Raw data =>
━━━
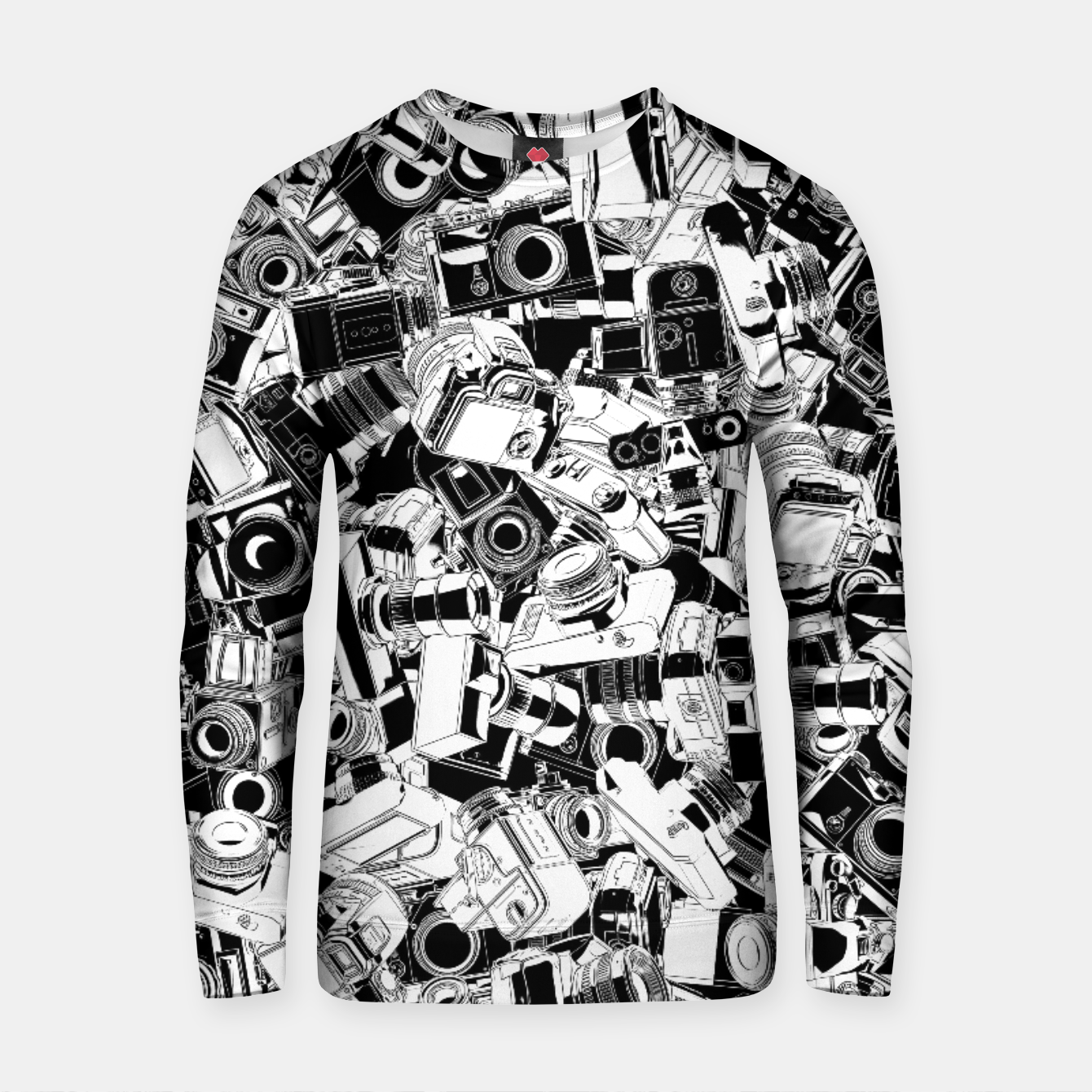 Image of Shutterbug Cotton sweater - Live Heroes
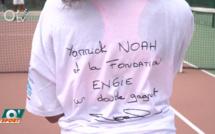 Fête le mur : Yannick Noah à l'origine du projet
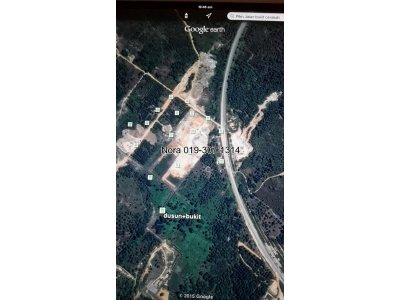 Land 5.18 acres Shah Alam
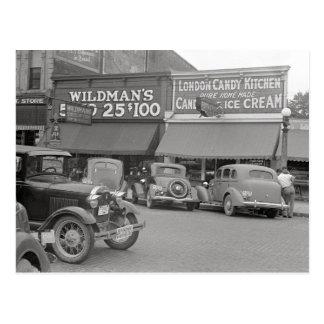 Tienda de helado del caramelo y 1938 postal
━━━
Aim of the task => Lines from the one holding "Fête le mur" to the end of the data, both ends included, are to be given again exactly; no pictures belong in the copy.

Task response =>
 Fête le mur : Yannick Noah à l'origine du projet
 Land 5.18 acres Shah Alam
 Tienda de helado del caramelo y 1938 postal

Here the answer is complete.